3.7.2. Bilinear Interpolation

  • You consider all of the neighbours, and take the average.
  • The weights depend on the distance of each neighbour.
  • For example, consider this \(3 \times 3\) Bayers image. \[ \begin{bmatrix} G=100 & R=180 & G=110\\ B=60 & G=120 & B=65\\ G=105 & R=170 & G=115\end{bmatrix}\] For pixel (1,1):
    • \(R = \frac{(180+170)}{2} = 175\)
    • \(G = 120\) (Given)
    • \(B = \frac{(60+65)}{2} = 62.5\)
  • While this is smoother than nearest neighbour, it still does produce blurry images.
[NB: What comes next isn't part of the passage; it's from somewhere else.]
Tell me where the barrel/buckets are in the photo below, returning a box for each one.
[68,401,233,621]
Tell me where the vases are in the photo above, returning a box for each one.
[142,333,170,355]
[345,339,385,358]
3.7.3. Gradient Based Interpolation

  • Instead of taking average of all neighbours, you take the average along one direction (horizontal or vertical).
  • You pick the direction which has the smaller gradient of that color.
  • If both directions have the same gradient, just do bilinear interpolation (take average in both directions).
  • For example, consider this \(3 \times 3\) Bayers image. \[ \begin{bmatrix} G=100 & R=180 & G=110\\ B=60 & G=120 & B=65\\ G=105 & R=170 & G=115\end{bmatrix}\] For pixel (1,1):
    • Vertical Gradient = 180 - 170 = 10,
    • Horizontal Gradient = 65 - 60 = 5
  • If the gradients are equal, take the average of the vertical and horizontal.

neighbors:

  • You do gradient interpolation for only green. For red and blue, you take the average of the neighbors along diagonals, or take the average of the neighbors along the same vertical and horizontal line.

3.8. Sharpen

3.8.1. Unsharp Masking

  • Blur the image using a Gaussian filter
  • Subtract the blurred image from the original to create a mask
  • Add the mask back to the original image.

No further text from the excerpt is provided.